The tasks:
[a] In the article on Pacific island countries and climate change, what kind of treaty did Tuvalu's prime minister call for at COP27?
[b] Extend the article on Pacific island countries and climate change, picking up after its last sentence.

Passage to read:
========================================

By Busani Bafana
SHARM EL SHEIK, Nov 15 2022 (IPS)
Pacific island countries are highly vulnerable to climate change, and several have disappeared – and more could sink under the sea owing to a rise in water levels.
According to UN figures, severe climate-change-induced weather conditions are already leading to the displacement of about 50 000 people each year. Urgent assistance is needed to help them adapt and lessen its impacts.
COP27 opened with an impassioned plea by Tuvalu Prime Minister Kausea Natano, who called for a fossil fuel non-proliferation treaty at COP27. Addressing the world leaders, he said: “Tuvalu has joined Vanuatu and other nations in calling for a Fossil Fuel Non-Proliferation Treaty to steer our development model to pursue renewables and a just transition away from fossil fuels.”
A losing battle against climate damage
In 2015, the Island of Vanuatu was hit by a category five cyclone that killed residents, displaced thousands and damaged infrastructure. It was not to be the last. Another severe cyclone hit the island in 2020 after buffeting the neighbouring Solomon Islands.

========================================

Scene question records

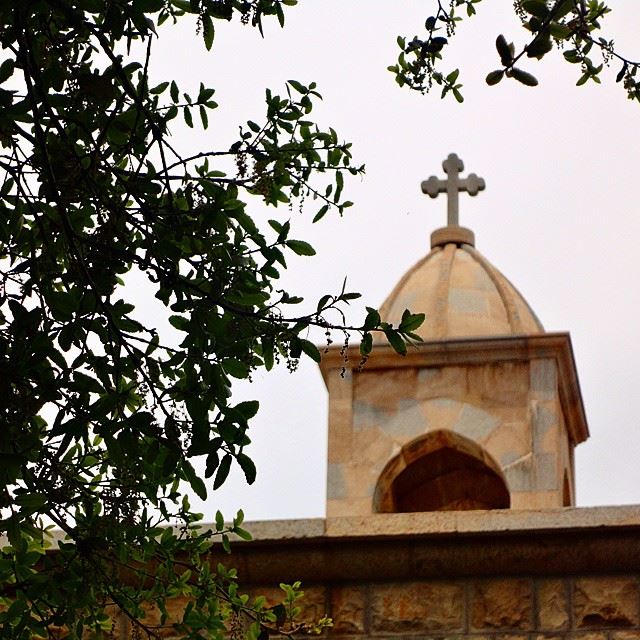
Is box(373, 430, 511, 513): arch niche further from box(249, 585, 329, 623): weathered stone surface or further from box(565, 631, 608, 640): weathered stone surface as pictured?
box(565, 631, 608, 640): weathered stone surface

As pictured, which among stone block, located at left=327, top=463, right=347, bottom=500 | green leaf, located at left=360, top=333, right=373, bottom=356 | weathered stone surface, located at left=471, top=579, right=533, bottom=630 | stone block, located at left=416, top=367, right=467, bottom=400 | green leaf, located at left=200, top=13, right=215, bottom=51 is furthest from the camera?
stone block, located at left=416, top=367, right=467, bottom=400

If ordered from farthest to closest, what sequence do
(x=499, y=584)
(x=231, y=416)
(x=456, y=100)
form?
(x=499, y=584), (x=456, y=100), (x=231, y=416)

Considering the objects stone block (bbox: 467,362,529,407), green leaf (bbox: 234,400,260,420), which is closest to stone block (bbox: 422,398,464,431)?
stone block (bbox: 467,362,529,407)

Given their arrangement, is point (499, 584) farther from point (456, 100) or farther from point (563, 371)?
point (563, 371)

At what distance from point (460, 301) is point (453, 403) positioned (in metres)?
0.65

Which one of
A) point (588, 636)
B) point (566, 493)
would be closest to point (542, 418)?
point (566, 493)

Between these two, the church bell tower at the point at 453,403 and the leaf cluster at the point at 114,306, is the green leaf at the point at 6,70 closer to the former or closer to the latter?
the leaf cluster at the point at 114,306

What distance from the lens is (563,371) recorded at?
975cm

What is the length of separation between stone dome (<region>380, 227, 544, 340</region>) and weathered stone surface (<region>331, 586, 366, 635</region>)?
3152mm

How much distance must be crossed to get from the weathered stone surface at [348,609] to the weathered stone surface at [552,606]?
2.09 ft

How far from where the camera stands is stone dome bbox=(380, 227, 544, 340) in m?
9.90

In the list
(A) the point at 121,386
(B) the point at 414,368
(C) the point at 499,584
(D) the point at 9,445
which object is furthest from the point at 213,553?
(B) the point at 414,368

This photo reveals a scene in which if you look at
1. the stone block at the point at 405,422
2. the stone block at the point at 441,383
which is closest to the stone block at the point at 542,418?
the stone block at the point at 441,383

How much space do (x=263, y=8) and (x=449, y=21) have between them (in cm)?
46
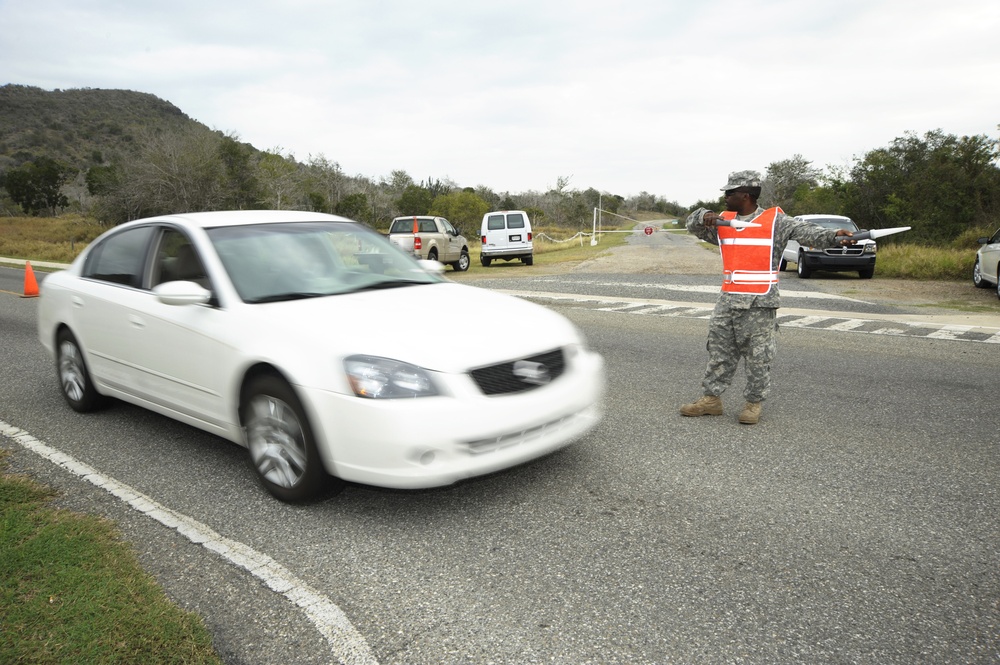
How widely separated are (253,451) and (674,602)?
238 cm

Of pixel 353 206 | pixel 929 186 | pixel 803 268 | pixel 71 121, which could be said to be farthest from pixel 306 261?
pixel 71 121

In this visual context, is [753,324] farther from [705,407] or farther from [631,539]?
[631,539]

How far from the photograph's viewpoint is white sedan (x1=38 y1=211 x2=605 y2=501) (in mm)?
3475

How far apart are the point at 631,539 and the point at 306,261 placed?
8.65ft

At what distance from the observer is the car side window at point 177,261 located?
179 inches

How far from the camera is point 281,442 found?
3.83 m

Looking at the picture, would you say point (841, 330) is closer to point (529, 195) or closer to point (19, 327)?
point (19, 327)

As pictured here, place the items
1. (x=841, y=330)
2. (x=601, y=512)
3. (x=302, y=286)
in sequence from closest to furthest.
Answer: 1. (x=601, y=512)
2. (x=302, y=286)
3. (x=841, y=330)

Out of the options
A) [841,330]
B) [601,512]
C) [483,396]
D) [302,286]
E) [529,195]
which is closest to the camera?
[483,396]

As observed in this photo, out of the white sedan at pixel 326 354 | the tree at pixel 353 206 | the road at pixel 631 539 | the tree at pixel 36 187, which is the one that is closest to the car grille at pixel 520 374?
the white sedan at pixel 326 354

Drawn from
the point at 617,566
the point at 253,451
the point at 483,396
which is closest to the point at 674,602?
the point at 617,566

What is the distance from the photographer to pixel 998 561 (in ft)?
10.6

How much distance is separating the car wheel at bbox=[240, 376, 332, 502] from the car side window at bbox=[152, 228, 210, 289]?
100cm

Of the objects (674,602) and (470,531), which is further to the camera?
(470,531)
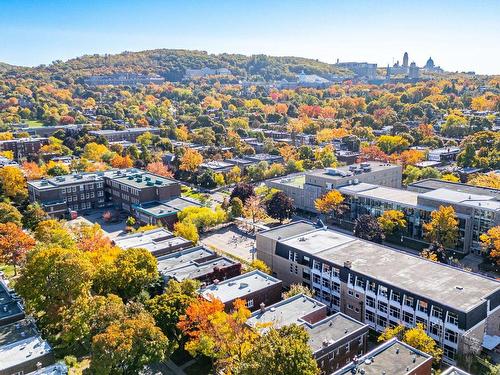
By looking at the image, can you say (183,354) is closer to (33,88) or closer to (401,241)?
(401,241)

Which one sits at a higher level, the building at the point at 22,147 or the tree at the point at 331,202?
the building at the point at 22,147

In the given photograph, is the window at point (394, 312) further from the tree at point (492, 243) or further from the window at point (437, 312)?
the tree at point (492, 243)

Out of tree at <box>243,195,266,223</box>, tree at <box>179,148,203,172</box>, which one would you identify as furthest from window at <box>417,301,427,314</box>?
tree at <box>179,148,203,172</box>

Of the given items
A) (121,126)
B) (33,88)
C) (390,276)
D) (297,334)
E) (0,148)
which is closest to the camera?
(297,334)

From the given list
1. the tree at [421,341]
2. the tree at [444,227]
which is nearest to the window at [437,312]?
the tree at [421,341]

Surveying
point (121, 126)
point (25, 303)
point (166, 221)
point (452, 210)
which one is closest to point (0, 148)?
point (121, 126)
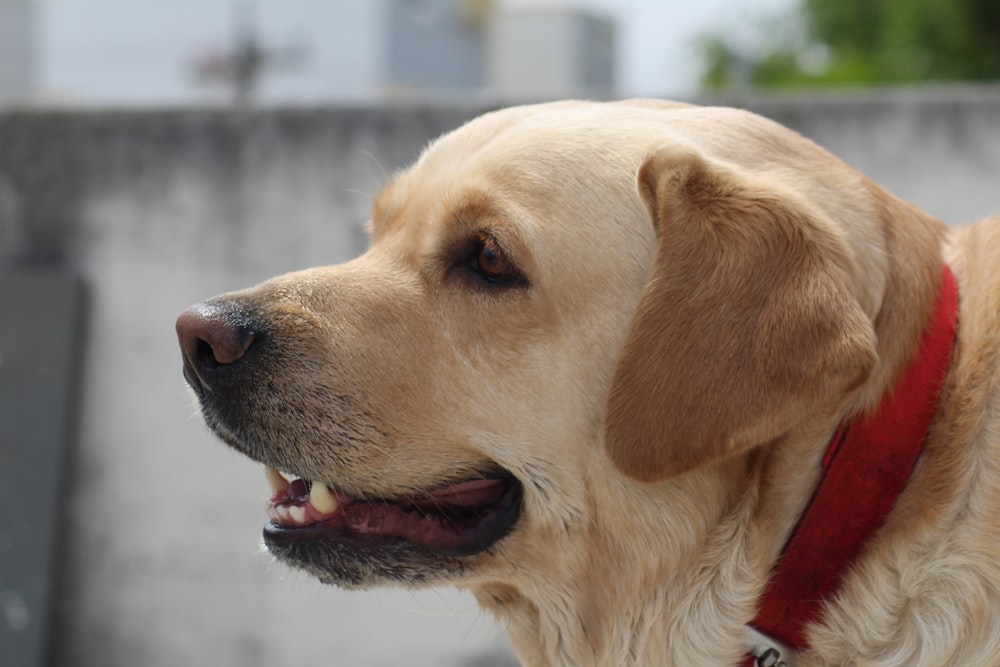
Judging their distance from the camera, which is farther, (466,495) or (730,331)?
(466,495)

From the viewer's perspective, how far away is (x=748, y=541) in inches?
92.2

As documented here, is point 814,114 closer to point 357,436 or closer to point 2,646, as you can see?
point 357,436

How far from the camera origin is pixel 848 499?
221 centimetres

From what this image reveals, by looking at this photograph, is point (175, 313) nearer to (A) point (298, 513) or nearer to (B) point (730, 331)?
(A) point (298, 513)

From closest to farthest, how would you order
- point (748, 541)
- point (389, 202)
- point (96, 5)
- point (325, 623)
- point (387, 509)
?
point (748, 541), point (387, 509), point (389, 202), point (325, 623), point (96, 5)

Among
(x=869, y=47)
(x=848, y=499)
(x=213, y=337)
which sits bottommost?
(x=869, y=47)

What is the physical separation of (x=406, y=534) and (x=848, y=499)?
938 mm

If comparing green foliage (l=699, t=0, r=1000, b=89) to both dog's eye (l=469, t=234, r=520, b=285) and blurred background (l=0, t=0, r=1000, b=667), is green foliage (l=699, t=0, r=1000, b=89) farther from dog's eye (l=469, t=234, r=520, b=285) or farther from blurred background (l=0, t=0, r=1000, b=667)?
dog's eye (l=469, t=234, r=520, b=285)

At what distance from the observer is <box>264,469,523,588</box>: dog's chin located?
247 cm

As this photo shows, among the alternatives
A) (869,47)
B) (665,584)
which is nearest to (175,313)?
(665,584)

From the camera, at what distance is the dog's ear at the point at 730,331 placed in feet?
7.00

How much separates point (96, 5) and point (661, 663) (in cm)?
2451

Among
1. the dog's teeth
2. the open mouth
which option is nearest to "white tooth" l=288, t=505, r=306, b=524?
the open mouth

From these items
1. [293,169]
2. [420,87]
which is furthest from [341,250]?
[420,87]
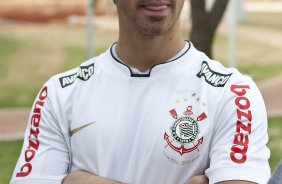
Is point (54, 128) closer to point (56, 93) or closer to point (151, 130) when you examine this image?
point (56, 93)

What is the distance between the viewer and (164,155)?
9.70 feet

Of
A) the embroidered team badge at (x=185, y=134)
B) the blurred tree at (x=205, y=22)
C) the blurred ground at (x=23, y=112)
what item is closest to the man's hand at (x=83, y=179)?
the embroidered team badge at (x=185, y=134)

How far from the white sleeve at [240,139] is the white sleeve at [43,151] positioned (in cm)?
73

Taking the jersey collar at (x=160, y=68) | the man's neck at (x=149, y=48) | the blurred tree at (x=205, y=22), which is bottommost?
the blurred tree at (x=205, y=22)

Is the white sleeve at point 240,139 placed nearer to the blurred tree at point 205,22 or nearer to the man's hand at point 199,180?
the man's hand at point 199,180

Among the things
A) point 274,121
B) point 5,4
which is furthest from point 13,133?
point 5,4

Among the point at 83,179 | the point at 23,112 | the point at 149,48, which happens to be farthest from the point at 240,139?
the point at 23,112

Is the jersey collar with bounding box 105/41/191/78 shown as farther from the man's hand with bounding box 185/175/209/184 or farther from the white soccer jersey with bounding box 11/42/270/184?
the man's hand with bounding box 185/175/209/184

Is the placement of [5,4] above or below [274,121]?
below

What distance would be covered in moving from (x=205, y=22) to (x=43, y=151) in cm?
574

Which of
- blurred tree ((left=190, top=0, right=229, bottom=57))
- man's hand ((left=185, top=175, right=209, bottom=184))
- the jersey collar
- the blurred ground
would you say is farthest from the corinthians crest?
the blurred ground

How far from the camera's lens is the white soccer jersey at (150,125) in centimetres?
295

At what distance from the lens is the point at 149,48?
3107mm

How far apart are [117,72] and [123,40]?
0.15 metres
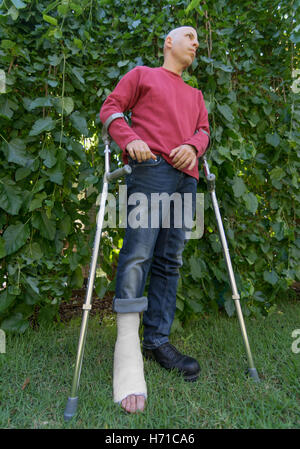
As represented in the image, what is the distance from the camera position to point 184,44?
1.37m

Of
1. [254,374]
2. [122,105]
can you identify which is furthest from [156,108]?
[254,374]

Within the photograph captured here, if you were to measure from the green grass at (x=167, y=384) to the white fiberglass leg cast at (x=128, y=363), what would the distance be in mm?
52

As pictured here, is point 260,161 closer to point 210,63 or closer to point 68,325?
point 210,63

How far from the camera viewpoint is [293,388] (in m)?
1.20

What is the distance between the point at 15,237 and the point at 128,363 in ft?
2.64

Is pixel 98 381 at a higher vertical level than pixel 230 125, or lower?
lower

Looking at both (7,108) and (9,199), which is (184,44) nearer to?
(7,108)

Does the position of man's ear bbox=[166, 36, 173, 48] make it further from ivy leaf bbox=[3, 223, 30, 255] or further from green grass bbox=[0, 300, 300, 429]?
green grass bbox=[0, 300, 300, 429]

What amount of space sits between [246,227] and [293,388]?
0.94m

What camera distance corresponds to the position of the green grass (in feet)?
3.36

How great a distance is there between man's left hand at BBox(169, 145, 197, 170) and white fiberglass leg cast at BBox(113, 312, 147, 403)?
61 cm

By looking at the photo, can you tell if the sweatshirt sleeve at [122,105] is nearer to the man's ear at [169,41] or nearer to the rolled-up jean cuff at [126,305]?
the man's ear at [169,41]

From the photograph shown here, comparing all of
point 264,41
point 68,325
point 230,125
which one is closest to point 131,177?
point 230,125

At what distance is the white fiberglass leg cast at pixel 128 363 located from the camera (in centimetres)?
112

========================================

Response list:
[a] A Fossil Fuel Non-Proliferation Treaty.

[b]
Vanuatu is one of 20 countries that make up the Pacific Islands. They have a population of more than 2 million whose livelihoods are tied to the sea. The island nations face a future underwater if they cannot cope with the impacts of climate change and repair the damage it has already caused.
“In Vanuatu, adaptation is a core issue to ensure we build resilience; otherwise, we will continue to see Vanuatu destroyed by cyclones and going under the sea,” says Nelson Kalo, a Senior Mitigation Officer in the Ministry of Climate change in Vanuatu, on the sidelines of COP27.
Kalo says climate change-induced natural disasters are impacting the area.
“We need resources to build our adaptive capacity so that in the future, we will be resilient to climate change,” he said.
Sea level rise, increasing temperatures and frequency and intensity of tropical cyclones, and storm surges are some of the climate change impacts facing island nations, some of which are in low-lying areas of just 5 meters above sea level at the highest point.
“In the Pacific Islands, the people are dependent on primary sectors, particularly agriculture and fishing, for their livelihoods, and we are seeing a variety of climate change effects across the region which are having impacts on livelihoods,” says Dirk Snyman, Coordinator of the Climate Finance Unit at the Pacific Community (SPC). The SPC is an international scientific and technical organization in the region that supports the rights and well-being of Pacific islanders through science and knowledge.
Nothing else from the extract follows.